*Set exercise:* Reproduce the entries below, substituting "paved road" for each occurrence of "asphalt road" and leaving everything else unchanged. Omit the pictures from your answer.

◇ ◇ ◇ ◇

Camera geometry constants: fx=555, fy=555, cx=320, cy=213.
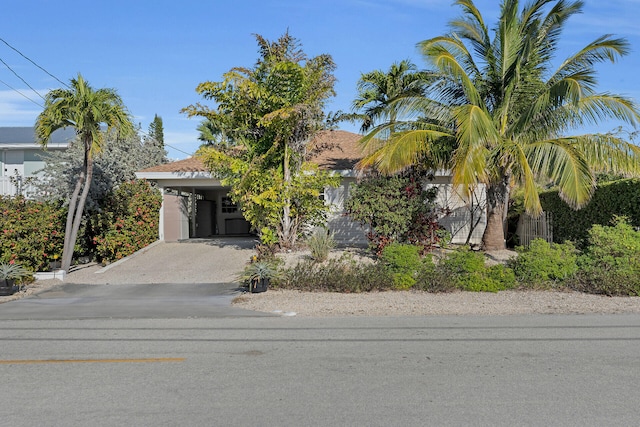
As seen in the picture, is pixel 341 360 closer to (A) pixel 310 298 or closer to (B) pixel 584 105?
(A) pixel 310 298

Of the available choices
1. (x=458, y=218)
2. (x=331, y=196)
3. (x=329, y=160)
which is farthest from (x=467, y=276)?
(x=329, y=160)

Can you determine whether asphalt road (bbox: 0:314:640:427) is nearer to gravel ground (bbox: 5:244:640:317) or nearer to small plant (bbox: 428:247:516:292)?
gravel ground (bbox: 5:244:640:317)

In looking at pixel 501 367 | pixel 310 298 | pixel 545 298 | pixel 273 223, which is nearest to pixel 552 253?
pixel 545 298

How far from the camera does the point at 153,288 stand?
14.1 metres

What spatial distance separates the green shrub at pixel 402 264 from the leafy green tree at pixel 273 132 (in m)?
4.65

◇ ◇ ◇ ◇

*Exercise response:*
Camera geometry constants: fx=555, fy=555, cx=320, cy=213.
As seen in the picture, is pixel 341 360 closer to (A) pixel 310 298 or closer to (B) pixel 584 105?
(A) pixel 310 298

Of the available choices
1. (x=458, y=218)
2. (x=331, y=196)
3. (x=329, y=160)
which is farthest from (x=467, y=276)?
(x=329, y=160)

Can you determine whether paved road (bbox: 0:314:640:427) is nearer to gravel ground (bbox: 5:244:640:317) or nearer to small plant (bbox: 428:247:516:292)?
gravel ground (bbox: 5:244:640:317)

In looking at pixel 501 367 | pixel 310 298 | pixel 545 298 | pixel 273 223, which is nearest to pixel 552 253?
pixel 545 298

How far from the camera does the point at 153,288 stand?
14.1 metres

What spatial distance separates the green shrub at pixel 402 264 from the leafy green tree at pixel 273 132 (in m)?
4.65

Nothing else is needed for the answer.